The decay occurs despite the presence of a makeshift ground control. Mechanisms are in place to maintain us as best as possible, while striving for a way to make us better. Tragically, both are failing us and in serious need of fixing.

For those of us suffering from ALS, our existence is best maintained by medical and custodial care. In 2001, Congress recognized the unique ferocity and speed of ALS and passed a bipartisan bill waiving the standard two-year waiting period before people with the disease, upon being determined disabled, become eligible for Medicare. Only end-stage renal disease is likewise differentiated.

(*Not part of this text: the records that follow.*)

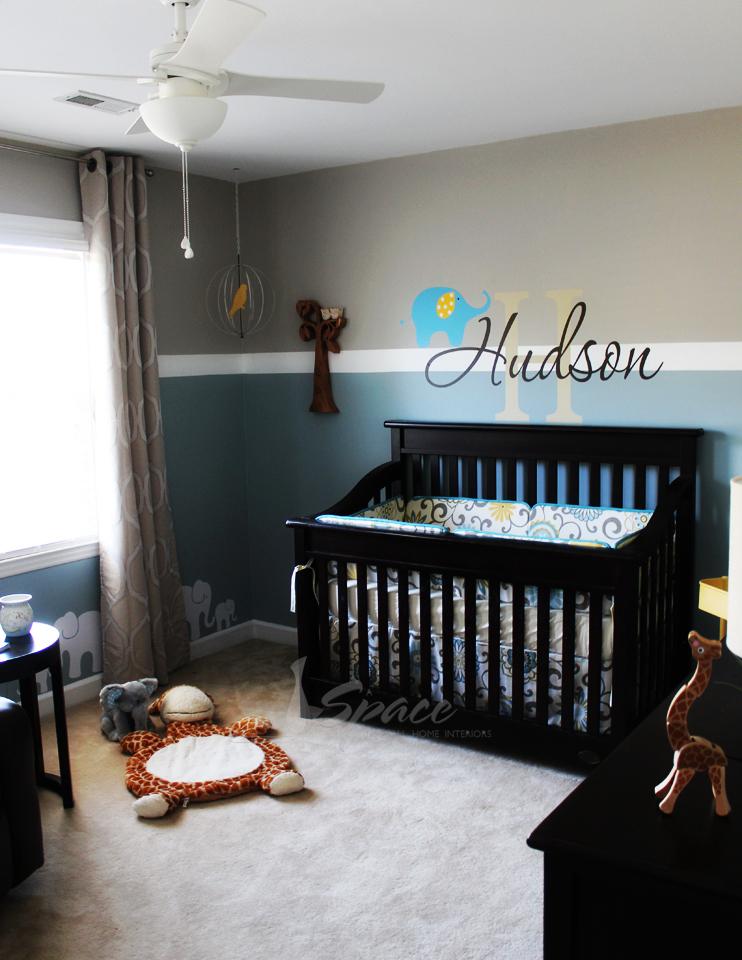 Luxury Baby Boy Rooms: Owl Giraffe & Elephant Nursery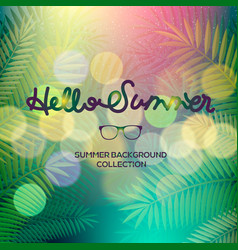 Hello summer banner lettering text palm view vector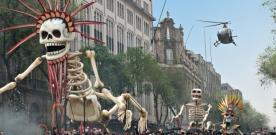 Premières images de Spectre au Mexique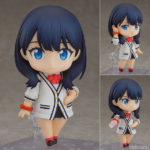 Figurine Nendoroid Takarada Rikka – SSSS.Gridman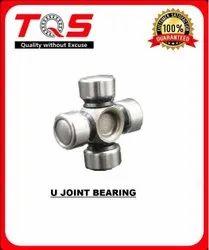 U Joint Bearing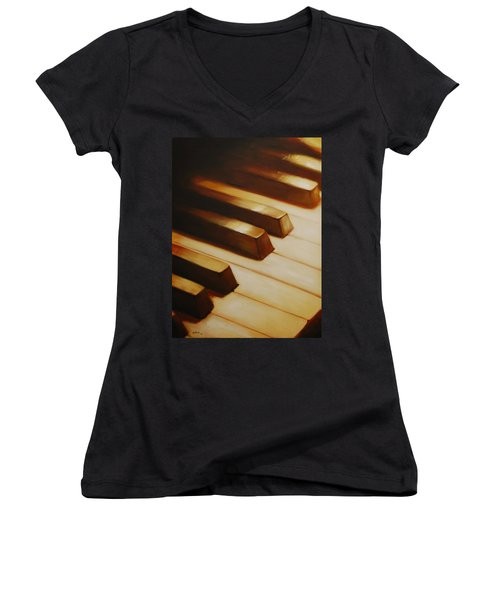 Piano Women's V-Neck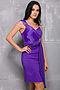 Платье #4504. Вид 3.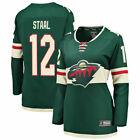 Eric Staal Minnesota Wild Fanatics Branded Womens Breakaway Player Jersey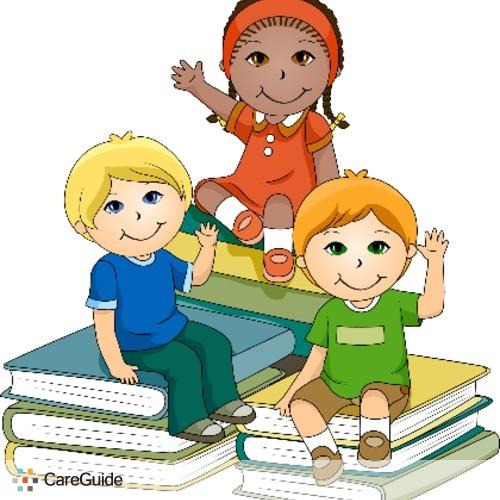 Child Care Provider Kree In Home Child Care's Profile Picture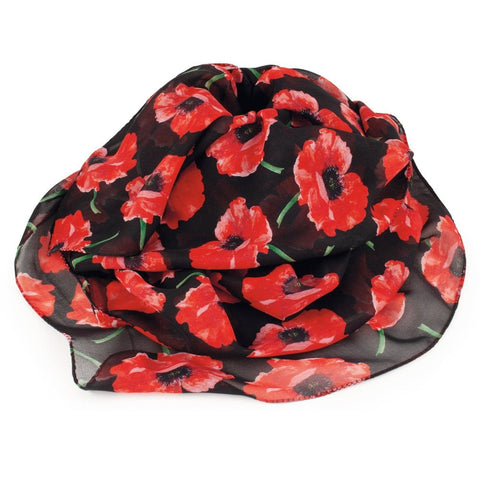 Forever Poppy Red Black Multi Coloured Pure Silk Scarf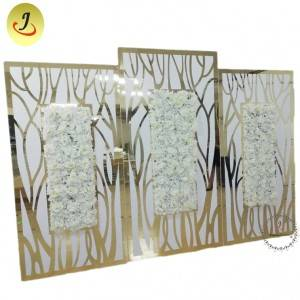 wholesale price square  Backdrop for Wedding for Sale/wedding display SF-BJ037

Once covered by Medicare, free home healthcare and aide service can be forthcoming. To avail oneself of this statutory benefit, a patient must:

  • Be under a physician’s care

  • Be homebound

  • Have a medical necessity requiring intermittent, skilled professional attention

Sooner rather than later, every ALS sufferer will meet those criteria. The good news is there is no limit on the duration of covered care, and its continuation is not dependent upon condition improvement. 

The bad news is that there is a fourth, unwritten requirement before a covered home may commence. A home health agency (HHA) willing to be paid under Medicare’s reimbursement rules must be found. 

Medicare pays a fixed amount for every 60-day, approved episode of care. That amount is irrespective of the number and mix of care hours. ALS, particularly in later stages, requires more hours. This naturally translates into less agency profit. Which, in turn, fuels a reluctance to take on episodic ALS patients. 

I recently experienced this when my HHA of over two years discontinued service. After being summarily refused care by every Medicare-certified agency in my area — over 20 — I was forced into a private pay alternative, translating into less care, due to financial constraints. I am awaiting a response from my elected officials to my suggestion that a separate reimbursement protocol be established for ALS home care.

The search-for-a-cure portion of the ALS ground control consists of various elements. On the front end there is therapeutic research and development. The back end will hopefully be affordable, ready access for all. Smack dab in the middle looms the labyrinthian prospect of FDA approval. 

Advocacy groups past and present have been lobbying to streamline this process so that no loss of life results from bureaucratic lunacy. Groups such as No More Excuses! FDA and ALSA Protest, and before them, Hope NOW for ALS, are campaigning for early access to ALS treatments of promise. Media coverage, in the form of national and regional publications, has been secured. In 2015, I received some local attention for mounting an individual awareness initiative seeking systemic reform. 

Our ground control is broken beyond any utility. We need to demand a different outcome to our journey. Like “Star Trek,” we need to “boldly go where no man has gone before”: survival and restoration from ALS.

***

Note: ALS News Today is strictly a news and information website about the disease. It does not provide medical advice, diagnosis, or treatment. This content is not intended to be a substitute for professional medical advice, diagnosis, or treatment. Always seek the advice of your physician or other qualified health provider with any questions you may have regarding a medical condition. Never disregard professional medical advice or delay in seeking it because of something you have read on this website. The opinions expressed in this column are not those of ALS News Today or its parent company, BioNews Services, and are intended to spark discussion about issues pertaining to ALS.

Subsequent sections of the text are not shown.